** Source extract **
----

# 59 Wasp w/middleweight features



## cds2323 (Sep 8, 2013)

I found this 59 Wasp awhile ago. The bike is radiant blue and has the teardrop S rear reflector, blue vinyl seat w/chrome springs and crash rail, bow pedals and chrome cap on fork. The accent paint on the fenders is also dual pointed which flow into the pinstripes. These are features which I usually associate w/middleweights. It also has original WW typhoon tires(very well used). 
   Is this Wasp any more desirable than other Wasps? Been trying to figure out a value but most I've seen are beat up or didn't sell. Seems like a nice red 59 (w/single spear on fender) was parted out on here a year or two ago due to not selling whole and was only 200$ or so. 



   I added the Seiss lights where the basket that was on the bike left marks on the handlebars. The bike had a large front basket when found and still has a Detroit license plate behind seat. Probably used to deliver newspapers.

----

** Excerpted data **
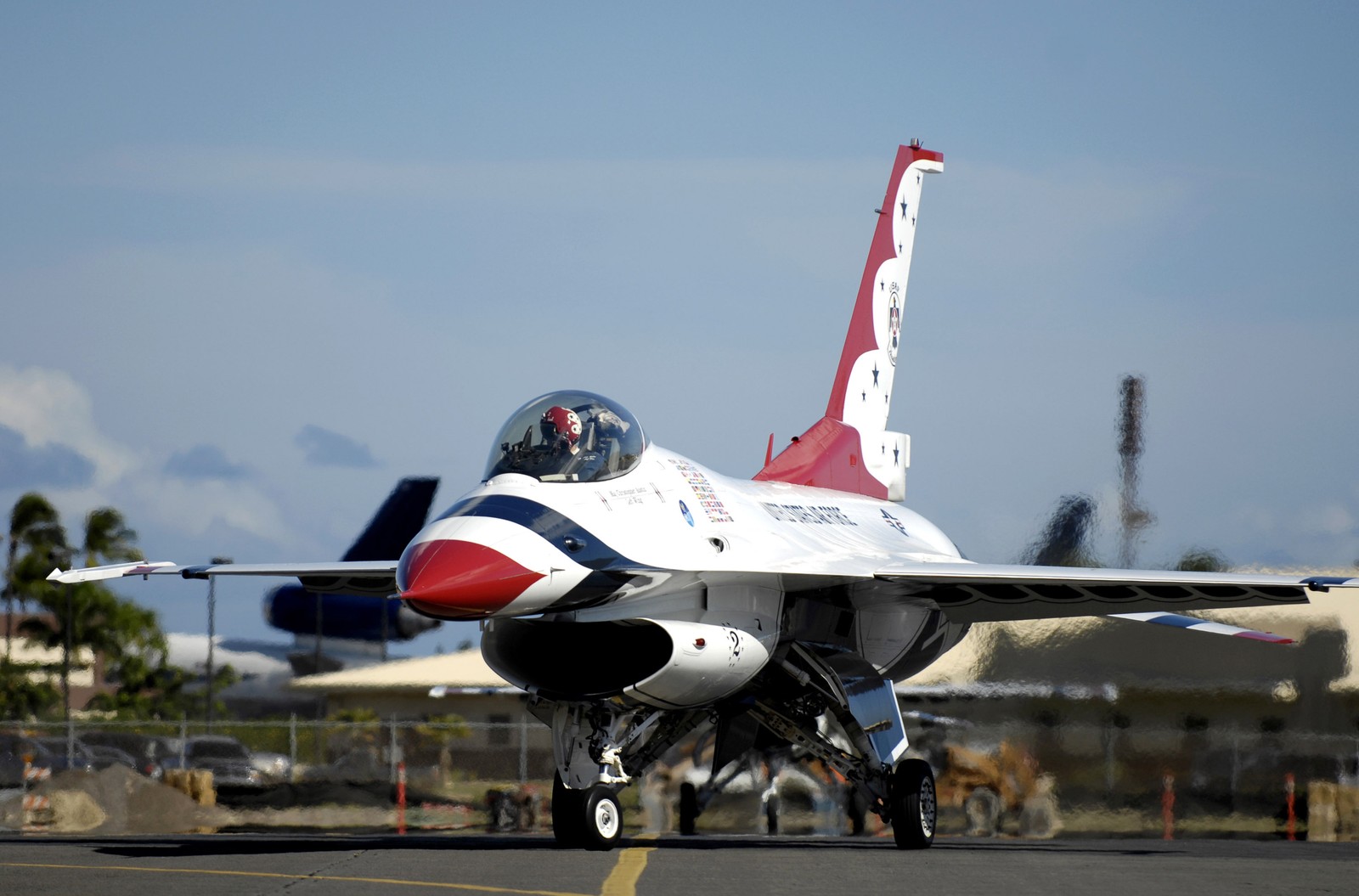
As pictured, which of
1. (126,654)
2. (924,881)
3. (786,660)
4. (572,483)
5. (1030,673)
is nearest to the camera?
(924,881)

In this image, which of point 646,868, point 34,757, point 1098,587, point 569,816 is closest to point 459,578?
point 646,868

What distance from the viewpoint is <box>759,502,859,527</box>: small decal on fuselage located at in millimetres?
15805

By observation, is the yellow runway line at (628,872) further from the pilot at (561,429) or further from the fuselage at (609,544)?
the pilot at (561,429)

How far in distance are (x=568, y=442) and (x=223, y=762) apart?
17.7 m

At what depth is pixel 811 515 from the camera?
661 inches

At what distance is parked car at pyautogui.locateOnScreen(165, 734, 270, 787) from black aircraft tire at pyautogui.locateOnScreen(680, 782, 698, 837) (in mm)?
6227

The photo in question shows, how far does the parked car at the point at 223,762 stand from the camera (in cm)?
2858

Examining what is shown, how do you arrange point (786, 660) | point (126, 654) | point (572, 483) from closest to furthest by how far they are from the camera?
point (572, 483) → point (786, 660) → point (126, 654)

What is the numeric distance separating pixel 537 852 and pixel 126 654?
52243 millimetres

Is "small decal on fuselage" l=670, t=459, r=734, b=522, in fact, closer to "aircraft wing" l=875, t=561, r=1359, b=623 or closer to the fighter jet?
the fighter jet

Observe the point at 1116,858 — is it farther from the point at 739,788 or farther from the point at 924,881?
the point at 739,788

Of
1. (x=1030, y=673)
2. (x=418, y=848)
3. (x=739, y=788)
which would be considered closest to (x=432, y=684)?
(x=739, y=788)

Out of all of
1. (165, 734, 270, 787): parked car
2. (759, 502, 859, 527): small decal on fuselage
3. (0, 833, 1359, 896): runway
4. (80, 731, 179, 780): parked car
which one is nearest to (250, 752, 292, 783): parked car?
(165, 734, 270, 787): parked car

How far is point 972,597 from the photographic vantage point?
16297mm
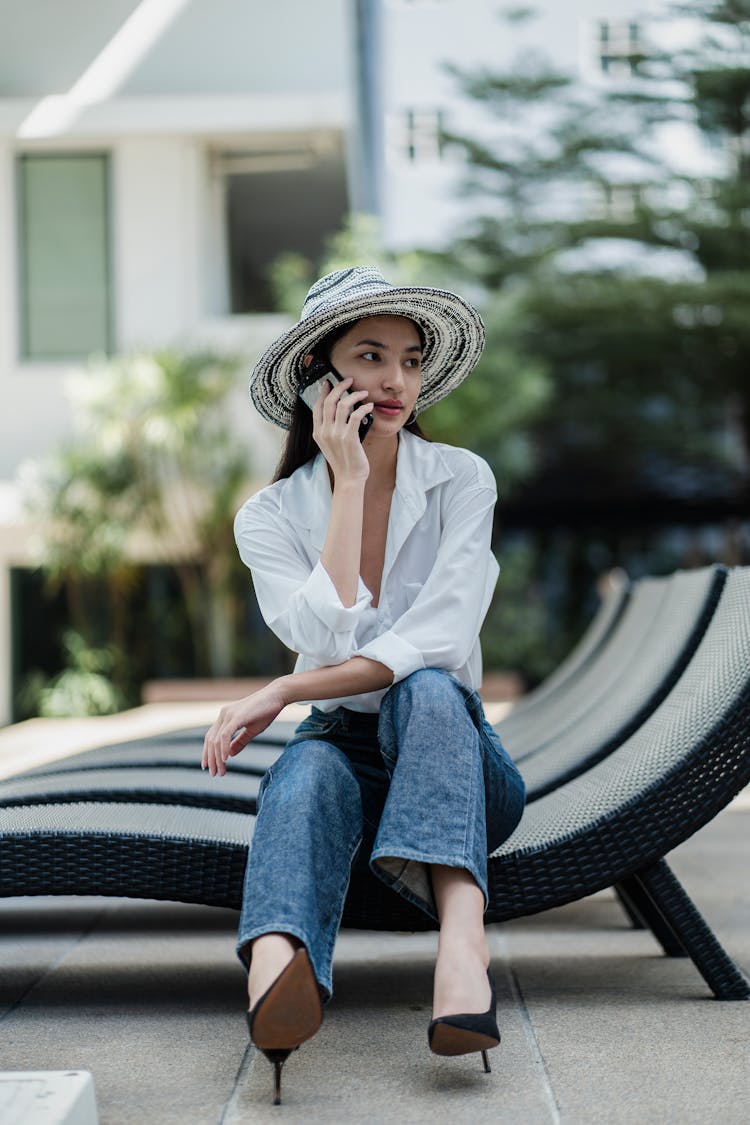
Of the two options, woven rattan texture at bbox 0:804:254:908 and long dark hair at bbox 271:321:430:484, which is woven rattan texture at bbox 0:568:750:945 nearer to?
woven rattan texture at bbox 0:804:254:908

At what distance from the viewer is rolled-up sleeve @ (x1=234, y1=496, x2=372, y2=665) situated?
7.30 ft

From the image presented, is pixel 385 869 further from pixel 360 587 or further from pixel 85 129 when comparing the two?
pixel 85 129

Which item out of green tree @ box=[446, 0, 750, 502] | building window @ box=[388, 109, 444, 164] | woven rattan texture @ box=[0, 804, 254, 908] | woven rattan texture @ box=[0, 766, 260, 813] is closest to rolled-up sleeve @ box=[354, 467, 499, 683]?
woven rattan texture @ box=[0, 804, 254, 908]

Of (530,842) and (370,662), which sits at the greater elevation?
(370,662)

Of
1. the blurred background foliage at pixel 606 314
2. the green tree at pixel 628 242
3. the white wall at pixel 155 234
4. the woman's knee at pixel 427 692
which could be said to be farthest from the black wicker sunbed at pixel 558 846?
the green tree at pixel 628 242

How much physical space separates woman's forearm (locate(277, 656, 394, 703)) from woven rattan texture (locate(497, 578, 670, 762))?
1.23 meters

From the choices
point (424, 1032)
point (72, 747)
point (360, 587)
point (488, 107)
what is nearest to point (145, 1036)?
point (424, 1032)

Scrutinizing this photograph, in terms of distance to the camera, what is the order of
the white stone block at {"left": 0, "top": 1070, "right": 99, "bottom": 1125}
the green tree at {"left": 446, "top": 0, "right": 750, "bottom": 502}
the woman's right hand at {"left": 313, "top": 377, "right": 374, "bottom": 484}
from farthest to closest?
1. the green tree at {"left": 446, "top": 0, "right": 750, "bottom": 502}
2. the woman's right hand at {"left": 313, "top": 377, "right": 374, "bottom": 484}
3. the white stone block at {"left": 0, "top": 1070, "right": 99, "bottom": 1125}

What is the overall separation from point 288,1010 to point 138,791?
39.5 inches

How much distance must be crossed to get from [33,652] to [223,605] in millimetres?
2450

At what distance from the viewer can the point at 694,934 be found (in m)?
2.45

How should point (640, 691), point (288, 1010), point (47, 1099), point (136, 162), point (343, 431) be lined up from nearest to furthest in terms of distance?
point (47, 1099) → point (288, 1010) → point (343, 431) → point (640, 691) → point (136, 162)

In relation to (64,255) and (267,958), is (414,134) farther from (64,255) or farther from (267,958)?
(267,958)

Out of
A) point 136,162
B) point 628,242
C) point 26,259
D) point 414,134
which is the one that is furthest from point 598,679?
point 414,134
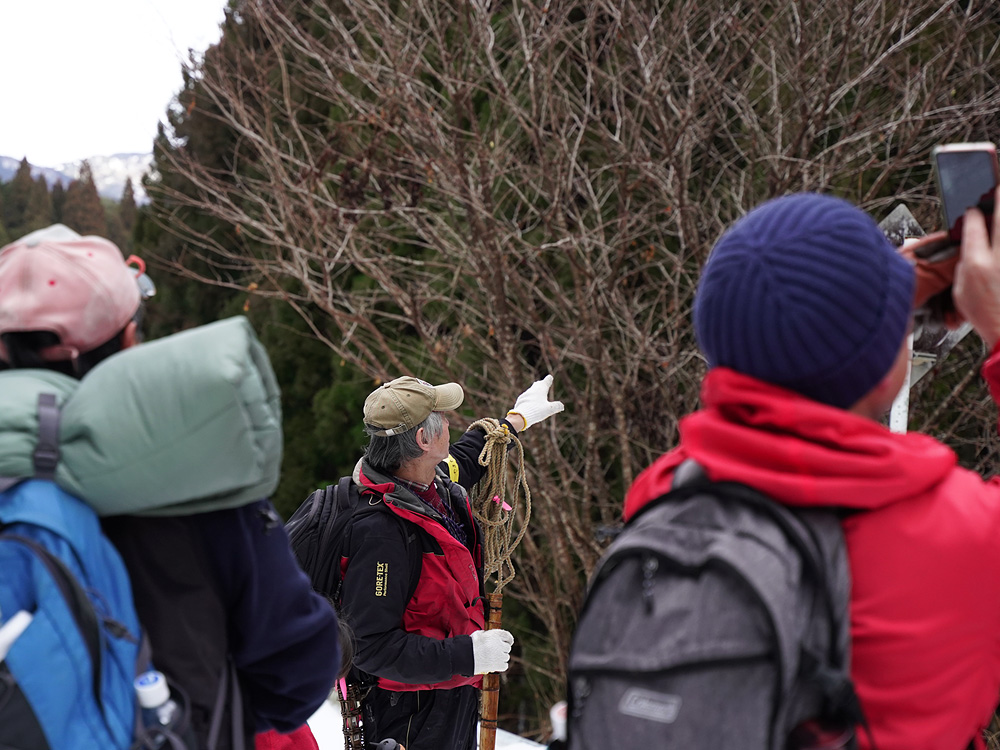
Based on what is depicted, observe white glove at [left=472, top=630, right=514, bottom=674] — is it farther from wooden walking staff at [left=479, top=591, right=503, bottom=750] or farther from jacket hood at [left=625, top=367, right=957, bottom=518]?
jacket hood at [left=625, top=367, right=957, bottom=518]

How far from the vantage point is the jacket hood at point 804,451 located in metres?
0.92

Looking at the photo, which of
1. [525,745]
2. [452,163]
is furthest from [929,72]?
[525,745]

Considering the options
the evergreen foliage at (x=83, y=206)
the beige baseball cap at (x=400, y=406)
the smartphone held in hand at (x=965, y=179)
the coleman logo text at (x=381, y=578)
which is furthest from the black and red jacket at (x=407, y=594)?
the evergreen foliage at (x=83, y=206)

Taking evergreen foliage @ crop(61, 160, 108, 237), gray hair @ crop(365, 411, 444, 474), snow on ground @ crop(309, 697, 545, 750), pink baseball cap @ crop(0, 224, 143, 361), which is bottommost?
snow on ground @ crop(309, 697, 545, 750)

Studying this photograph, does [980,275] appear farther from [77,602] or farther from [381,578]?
[381,578]

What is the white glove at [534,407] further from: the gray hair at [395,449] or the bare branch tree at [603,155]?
the bare branch tree at [603,155]

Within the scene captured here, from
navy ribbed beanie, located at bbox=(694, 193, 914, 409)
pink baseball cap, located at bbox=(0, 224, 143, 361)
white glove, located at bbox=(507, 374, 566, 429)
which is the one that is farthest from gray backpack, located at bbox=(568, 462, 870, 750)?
white glove, located at bbox=(507, 374, 566, 429)

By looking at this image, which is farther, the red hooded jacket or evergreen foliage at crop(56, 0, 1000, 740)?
evergreen foliage at crop(56, 0, 1000, 740)

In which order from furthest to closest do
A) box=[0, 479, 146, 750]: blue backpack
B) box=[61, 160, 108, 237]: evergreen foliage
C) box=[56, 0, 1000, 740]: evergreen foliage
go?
1. box=[61, 160, 108, 237]: evergreen foliage
2. box=[56, 0, 1000, 740]: evergreen foliage
3. box=[0, 479, 146, 750]: blue backpack

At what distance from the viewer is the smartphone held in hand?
43.2 inches

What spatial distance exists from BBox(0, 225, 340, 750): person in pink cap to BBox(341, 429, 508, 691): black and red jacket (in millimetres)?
1090

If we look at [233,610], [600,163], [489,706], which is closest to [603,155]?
[600,163]

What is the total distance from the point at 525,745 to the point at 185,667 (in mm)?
3522

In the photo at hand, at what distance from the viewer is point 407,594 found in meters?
2.54
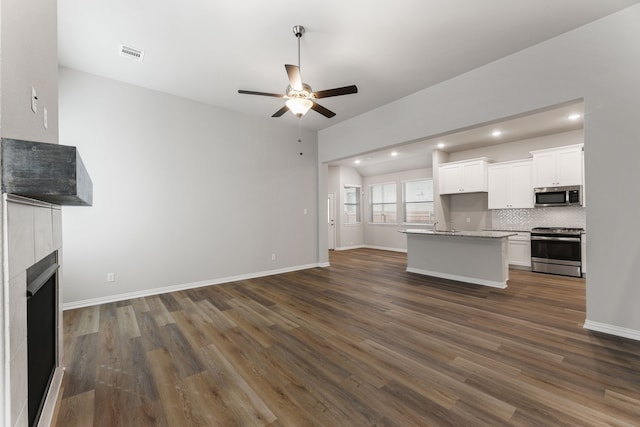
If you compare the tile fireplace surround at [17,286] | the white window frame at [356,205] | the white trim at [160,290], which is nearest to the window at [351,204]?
the white window frame at [356,205]

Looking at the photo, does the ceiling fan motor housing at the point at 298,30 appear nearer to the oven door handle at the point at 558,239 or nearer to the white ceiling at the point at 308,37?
the white ceiling at the point at 308,37

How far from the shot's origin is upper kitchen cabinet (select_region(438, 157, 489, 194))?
6.58 metres

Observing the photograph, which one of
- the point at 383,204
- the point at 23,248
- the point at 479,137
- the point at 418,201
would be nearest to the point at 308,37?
the point at 23,248

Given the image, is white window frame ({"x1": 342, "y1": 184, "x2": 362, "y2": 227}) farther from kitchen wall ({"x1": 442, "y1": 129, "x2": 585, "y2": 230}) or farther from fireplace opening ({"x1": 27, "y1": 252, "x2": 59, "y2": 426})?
fireplace opening ({"x1": 27, "y1": 252, "x2": 59, "y2": 426})

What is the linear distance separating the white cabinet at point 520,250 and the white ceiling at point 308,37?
166 inches

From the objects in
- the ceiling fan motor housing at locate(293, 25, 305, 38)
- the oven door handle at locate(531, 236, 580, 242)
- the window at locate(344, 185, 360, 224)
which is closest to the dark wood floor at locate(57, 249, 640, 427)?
the oven door handle at locate(531, 236, 580, 242)

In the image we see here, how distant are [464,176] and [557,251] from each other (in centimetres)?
249

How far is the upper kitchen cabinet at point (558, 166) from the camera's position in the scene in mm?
5328

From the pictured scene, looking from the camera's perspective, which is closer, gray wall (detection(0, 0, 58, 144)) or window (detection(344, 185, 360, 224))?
gray wall (detection(0, 0, 58, 144))

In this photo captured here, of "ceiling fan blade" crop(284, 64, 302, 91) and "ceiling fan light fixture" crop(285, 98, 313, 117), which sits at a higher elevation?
"ceiling fan blade" crop(284, 64, 302, 91)

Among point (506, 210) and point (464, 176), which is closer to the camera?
point (506, 210)

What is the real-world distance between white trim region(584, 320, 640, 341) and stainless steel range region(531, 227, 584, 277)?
10.1 feet

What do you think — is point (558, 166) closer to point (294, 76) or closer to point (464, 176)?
point (464, 176)

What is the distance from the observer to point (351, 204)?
33.1 ft
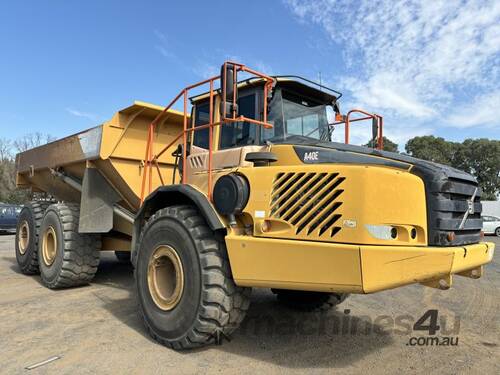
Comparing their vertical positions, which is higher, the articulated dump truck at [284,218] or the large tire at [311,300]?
the articulated dump truck at [284,218]

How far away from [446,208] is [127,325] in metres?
3.66

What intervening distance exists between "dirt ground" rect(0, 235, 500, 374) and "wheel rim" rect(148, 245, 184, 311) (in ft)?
1.48

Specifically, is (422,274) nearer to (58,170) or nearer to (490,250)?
(490,250)

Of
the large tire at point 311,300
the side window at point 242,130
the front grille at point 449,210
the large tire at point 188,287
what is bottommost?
the large tire at point 311,300

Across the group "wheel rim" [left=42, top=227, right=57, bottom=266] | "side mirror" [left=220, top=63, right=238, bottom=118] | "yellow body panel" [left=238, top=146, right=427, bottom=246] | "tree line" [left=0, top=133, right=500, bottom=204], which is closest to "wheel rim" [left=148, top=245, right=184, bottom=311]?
"yellow body panel" [left=238, top=146, right=427, bottom=246]

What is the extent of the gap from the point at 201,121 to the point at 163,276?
1976mm

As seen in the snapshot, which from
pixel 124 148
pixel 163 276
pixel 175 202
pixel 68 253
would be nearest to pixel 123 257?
pixel 68 253

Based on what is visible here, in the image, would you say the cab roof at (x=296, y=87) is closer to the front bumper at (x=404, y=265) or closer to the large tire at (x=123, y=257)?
the front bumper at (x=404, y=265)

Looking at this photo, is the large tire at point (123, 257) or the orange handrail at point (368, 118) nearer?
the orange handrail at point (368, 118)

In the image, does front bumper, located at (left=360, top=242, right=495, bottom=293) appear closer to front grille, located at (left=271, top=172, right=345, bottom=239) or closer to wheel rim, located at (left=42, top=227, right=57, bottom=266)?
front grille, located at (left=271, top=172, right=345, bottom=239)

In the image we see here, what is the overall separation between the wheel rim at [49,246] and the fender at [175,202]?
2835 millimetres

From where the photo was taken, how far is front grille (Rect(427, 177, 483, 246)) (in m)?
3.49

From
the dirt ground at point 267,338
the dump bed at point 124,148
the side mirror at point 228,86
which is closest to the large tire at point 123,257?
the dump bed at point 124,148

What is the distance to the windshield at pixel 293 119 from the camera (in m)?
4.52
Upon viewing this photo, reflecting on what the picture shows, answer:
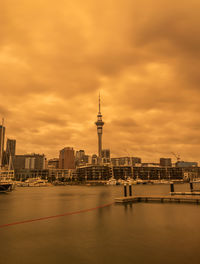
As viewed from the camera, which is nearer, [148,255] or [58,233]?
[148,255]

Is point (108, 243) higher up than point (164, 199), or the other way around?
point (164, 199)

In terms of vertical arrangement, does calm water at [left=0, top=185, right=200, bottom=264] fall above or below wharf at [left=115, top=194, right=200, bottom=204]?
below

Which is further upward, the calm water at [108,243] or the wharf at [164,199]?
the wharf at [164,199]

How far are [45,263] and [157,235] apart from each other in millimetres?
9874

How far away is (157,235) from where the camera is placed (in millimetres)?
18969

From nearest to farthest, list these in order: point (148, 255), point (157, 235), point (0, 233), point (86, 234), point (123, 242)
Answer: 1. point (148, 255)
2. point (123, 242)
3. point (157, 235)
4. point (86, 234)
5. point (0, 233)

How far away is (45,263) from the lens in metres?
13.2

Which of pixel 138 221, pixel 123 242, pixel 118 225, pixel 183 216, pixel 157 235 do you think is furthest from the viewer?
pixel 183 216

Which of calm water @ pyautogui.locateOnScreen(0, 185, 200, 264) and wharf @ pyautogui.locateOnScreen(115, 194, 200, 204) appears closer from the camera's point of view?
calm water @ pyautogui.locateOnScreen(0, 185, 200, 264)

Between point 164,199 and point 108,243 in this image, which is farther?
point 164,199

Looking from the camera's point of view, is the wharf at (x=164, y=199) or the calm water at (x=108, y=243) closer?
Answer: the calm water at (x=108, y=243)

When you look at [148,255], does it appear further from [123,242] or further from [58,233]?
[58,233]

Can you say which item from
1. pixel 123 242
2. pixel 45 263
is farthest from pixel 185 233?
pixel 45 263

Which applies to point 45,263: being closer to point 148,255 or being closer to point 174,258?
point 148,255
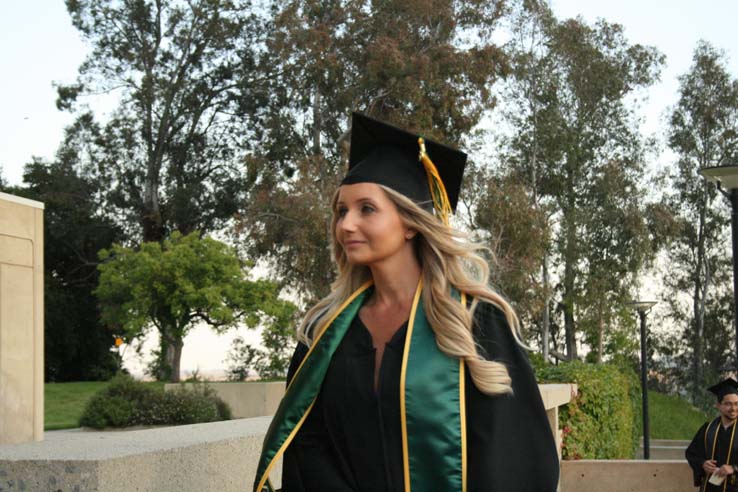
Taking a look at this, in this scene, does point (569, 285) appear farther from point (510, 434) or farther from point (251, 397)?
point (510, 434)

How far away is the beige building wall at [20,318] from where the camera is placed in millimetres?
8453

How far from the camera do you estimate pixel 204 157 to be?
39.2m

----

** Directions for this task **
Can you extract the '59 Wasp forum post from the top of the page in full, word for word?

** Output for this task **
# 59 Wasp w/middleweight features



## cds2323 (Sep 8, 2013)

I found this 59 Wasp awhile ago. The bike is radiant blue and has the teardrop S rear reflector, blue vinyl seat w/chrome springs and crash rail, bow pedals and chrome cap on fork. The accent paint on the fenders is also dual pointed which flow into the pinstripes. These are features which I usually associate w/middleweights. It also has original WW typhoon tires(very well used). 
   Is this Wasp any more desirable than other Wasps? Been trying to figure out a value but most I've seen are beat up or didn't sell. Seems like a nice red 59 (w/single spear on fender) was parted out on here a year or two ago due to not selling whole and was only 200$ or so. 



   I added the Seiss lights where the basket that was on the bike left marks on the handlebars. The bike had a large front basket when found and still has a Detroit license plate behind seat. Probably used to deliver newspapers.